I shoved Ben behind me and deflected a branch away from his face for the third time. “This isn't working!” I told Chase.

“What else do you want to do?” Kenneth slashed at a branch that tried to grab Mia's hair. “Lie down and play dead?”

That was obviously Mia's plan. She'd cowered down and covered her head with both arms.

“We split up. Give them two targets.” Chase hacked at an incoming branch, knocking it out of the way before it wrapped itself around Ben's arm. “Rory, get Ben out of here.”

Ben opened his mouth, probably to say he wouldn't leave Mia, but I grabbed his wrist and sprinted. The trees didn't come after us. They kept stabbing at the ground Ben and I had just vacated. Only one branch lashed into our path—I just dragged Ben around it and raced to the edge of the forest.

“Trees!” Ben said breathlessly, as I shoved him out of the woods and into a rocky clearing. On the other side were normal-looking oaks. “Trying to kill us!”

“Yep.” I ushered him out of branches'—I mean harm's—reach.

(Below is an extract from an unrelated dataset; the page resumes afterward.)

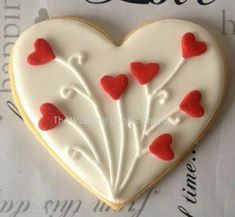 a decorated heart shaped cookie with red hearts on the top and white frosting in the middle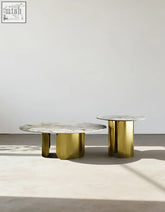 Two minimalist nesting coffee tables with white sintered stone tops and polished gold cylindrical legs from maru set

I glanced back, worried for the others. “Are you hurt, Ben?”

“No. But the trees!”

“Technically, they're not trees,” Chase said from somewhere behind us. A second later he, Mia, and Kenneth stumbled out into the open. Kenneth had a scratch on his forehead, but otherwise they were all unhurt. “It's a witch forest. Its sensor spell sucks, though. It takes a while for the trees to notice that you've moved.”

“How do you know it was witches? Couldn't it be those Unseelie people?” It was hard to look at Mia with a straight face.
It looked like something had made a nest in her long hair.